[Records of spatial relationships]
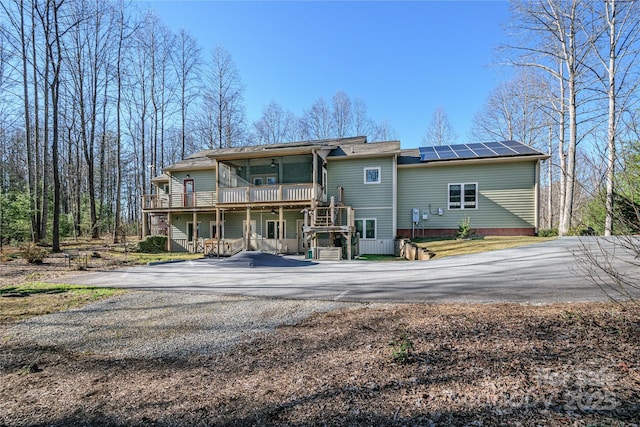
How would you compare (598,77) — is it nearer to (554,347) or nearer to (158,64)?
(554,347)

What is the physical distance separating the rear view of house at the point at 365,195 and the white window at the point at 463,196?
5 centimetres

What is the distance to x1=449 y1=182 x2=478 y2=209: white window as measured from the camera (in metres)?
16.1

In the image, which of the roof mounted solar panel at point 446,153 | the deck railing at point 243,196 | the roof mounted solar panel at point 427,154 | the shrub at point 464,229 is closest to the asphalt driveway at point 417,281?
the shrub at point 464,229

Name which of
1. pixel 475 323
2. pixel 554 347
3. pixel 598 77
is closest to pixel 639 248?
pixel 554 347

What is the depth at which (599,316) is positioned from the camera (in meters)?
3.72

--

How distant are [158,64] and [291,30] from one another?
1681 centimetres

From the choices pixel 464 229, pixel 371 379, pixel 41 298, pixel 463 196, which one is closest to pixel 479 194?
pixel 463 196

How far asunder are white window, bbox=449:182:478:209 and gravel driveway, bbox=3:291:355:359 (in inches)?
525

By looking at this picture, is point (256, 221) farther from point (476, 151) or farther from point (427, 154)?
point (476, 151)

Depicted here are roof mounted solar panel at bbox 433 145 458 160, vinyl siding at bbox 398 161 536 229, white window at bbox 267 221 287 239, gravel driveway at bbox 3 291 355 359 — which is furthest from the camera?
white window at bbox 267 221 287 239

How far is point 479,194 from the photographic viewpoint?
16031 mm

• [The problem]: Rewrite the lines that begin at the line containing "How would you" and stop after the line containing "5 centimetres", changing "physical distance" to "actual distance" and leaving everything else unchanged.

• [Final result]:
How would you compare (598,77) — is it nearer to (554,347) or nearer to (158,64)?
(554,347)

What is the actual distance separating the rear view of house at the point at 365,195 and the white window at the point at 463,196?
5 centimetres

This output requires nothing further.